TEXT PASSAGE:
- - -

This guide will walk you through the process of performing multiple logistic regression with Prism. Logistic regression was added with Prism 8.3.0
To begin, we'll want to create a new Multiple variables data table from the Welcome dialog
Choose the Multiple logistic regression sample data found in the list of tutorial data sets for the multiple variables data table.
The sample data has five total columns: "Survived?", "Age (in years)", "Male?", "1st Class?", and "2nd Class?".
These data represent 1,314 passengers on board the RMS Titanic, with each row representing a different passenger (note that the crew is not included in this data set, and that the official number of passengers varies among available sources). The first column "Survived?" provides the fate for each passenger, with a 1 indicating that the passenger survived and a 0 indicating that the passenger died when the ship sank. The other four columns provide demographic information and the ticketed cabin for each passenger. Note that three of these four columns are also coded (with all values in these columns being either a 1 or 0). A brief explanation of how this coding works is given below. To get straight to the analysis, skip to "Initiating the analysis"

- - -

INPUT:
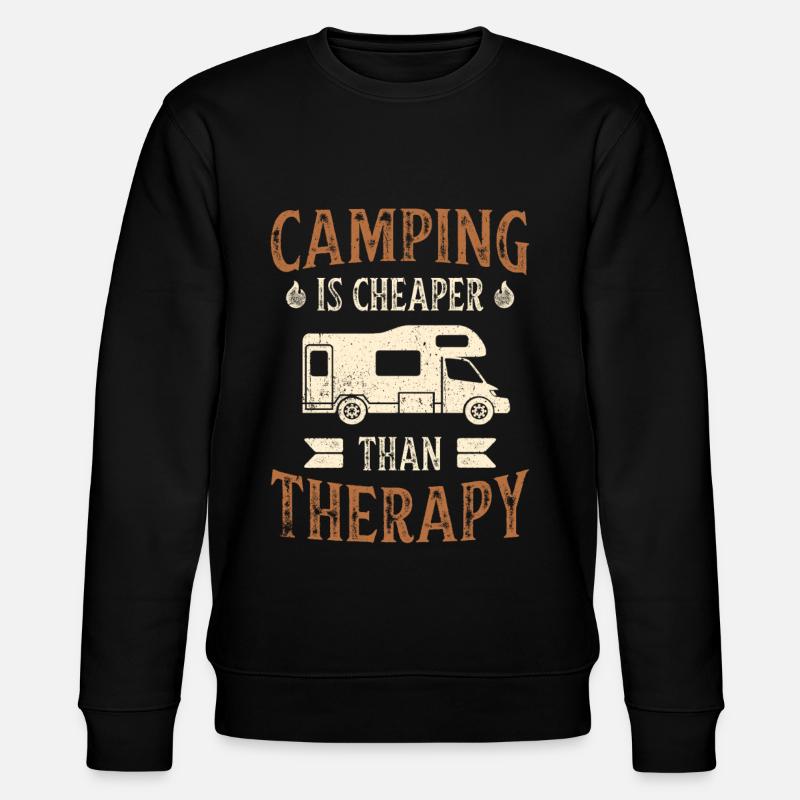 Camper - Stanley/Stella Unisex Bio-Sweatshirt CHANGER  - Schwarz
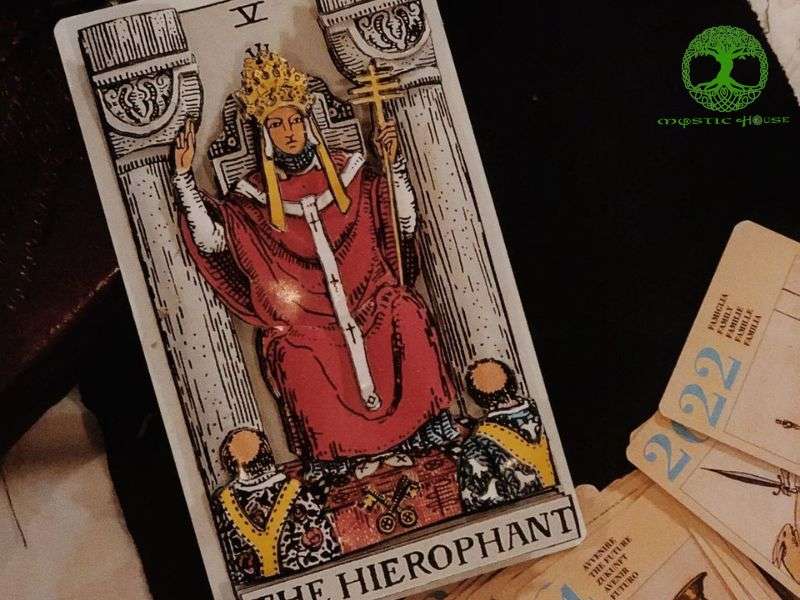 The hierophant liên quan đến hành trình khám phá bản thân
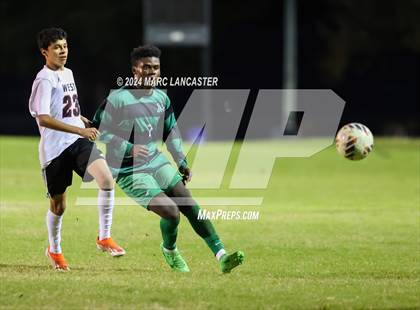 Thumbnail 2 in West Cabarrus @ Myers Park (NCHSAA 4A Round 1) photogallery.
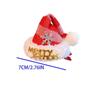 Elk Santa Claus Duckbill Clip Plush Ball Christmas Hat Hairpin Kawaii Christmas Hair Clip  Daily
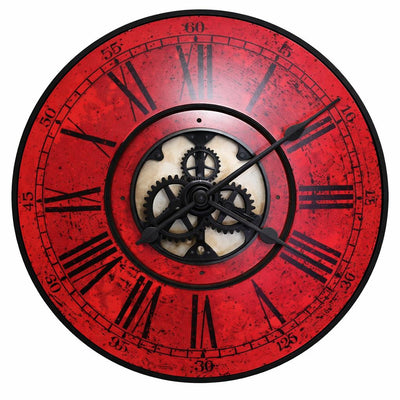 Brassworks Ii Wall Clock - FINAL SALE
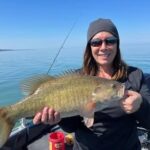 2023 Schultz Sportfishing Photo of a Lake Erie Smallmouth Bass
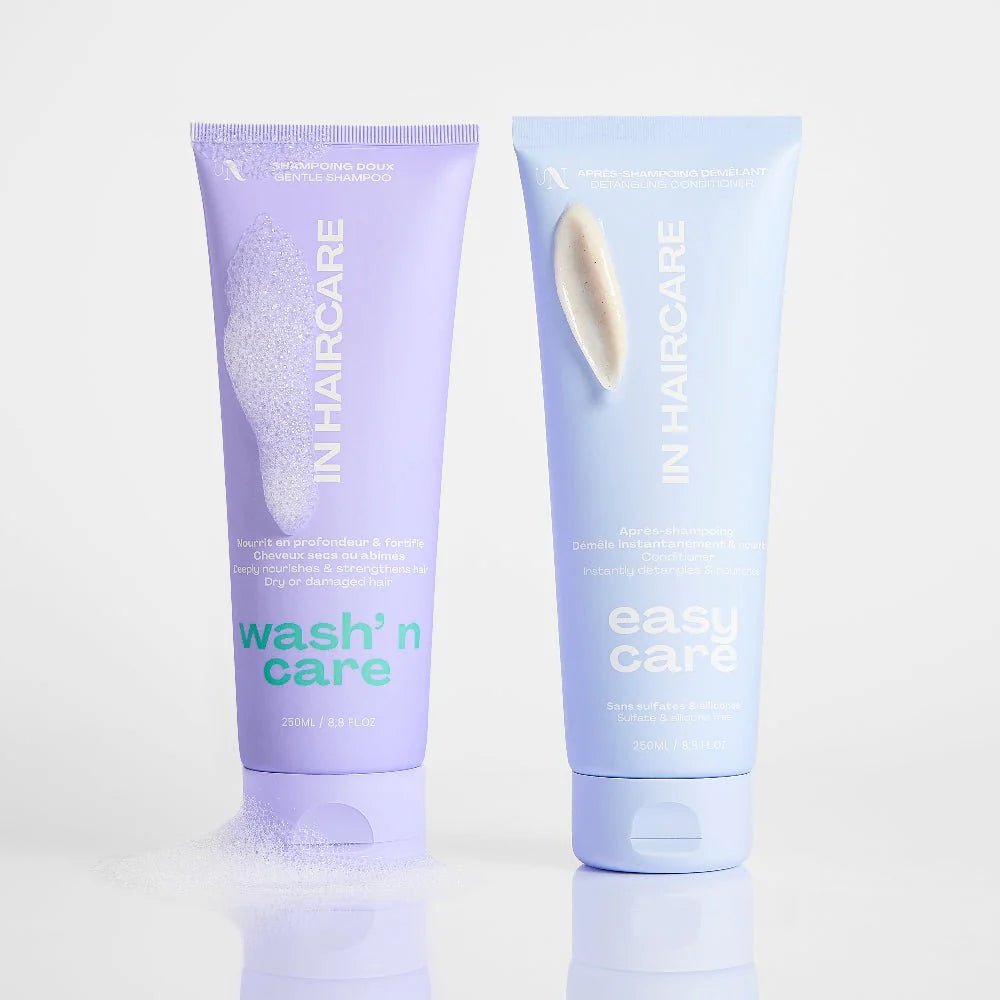 Après-Shampoing Hydratant Easy Care – In Haircare – soin capillaire naturel pour cheveux ondulés, bouclés, frisés et crépus | L’Art des Boucles Suisse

- - -

QUESTIONS TO ANSWER:
(1) In the Prism guide, what do the values 1 and 0 in the "Survived?" column mean for each row?
(2) Please present the entries in Block 1 as a numbered list, leaving out the pictures.

RESULTS FOR THE EXERCISE:
(1) Each row represents a different passenger. In the "Survived?" column, a 1 means that passenger survived, and a 0 means the passenger died when the ship sank.

(2)
1.  Camper - Stanley/Stella Unisex Bio-Sweatshirt CHANGER  - Schwarz
2.  The hierophant liên quan đến hành trình khám phá bản thân
3.  Thumbnail 2 in West Cabarrus @ Myers Park (NCHSAA 4A Round 1) photogallery.
4.  Elk Santa Claus Duckbill Clip Plush Ball Christmas Hat Hairpin Kawaii Christmas Hair Clip  Daily
5.  Brassworks Ii Wall Clock - FINAL SALE
6.  2023 Schultz Sportfishing Photo of a Lake Erie Smallmouth Bass
7.  Après-Shampoing Hydratant Easy Care – In Haircare – soin capillaire naturel pour cheveux ondulés, bouclés, frisés et crépus | L’Art des Boucles Suisse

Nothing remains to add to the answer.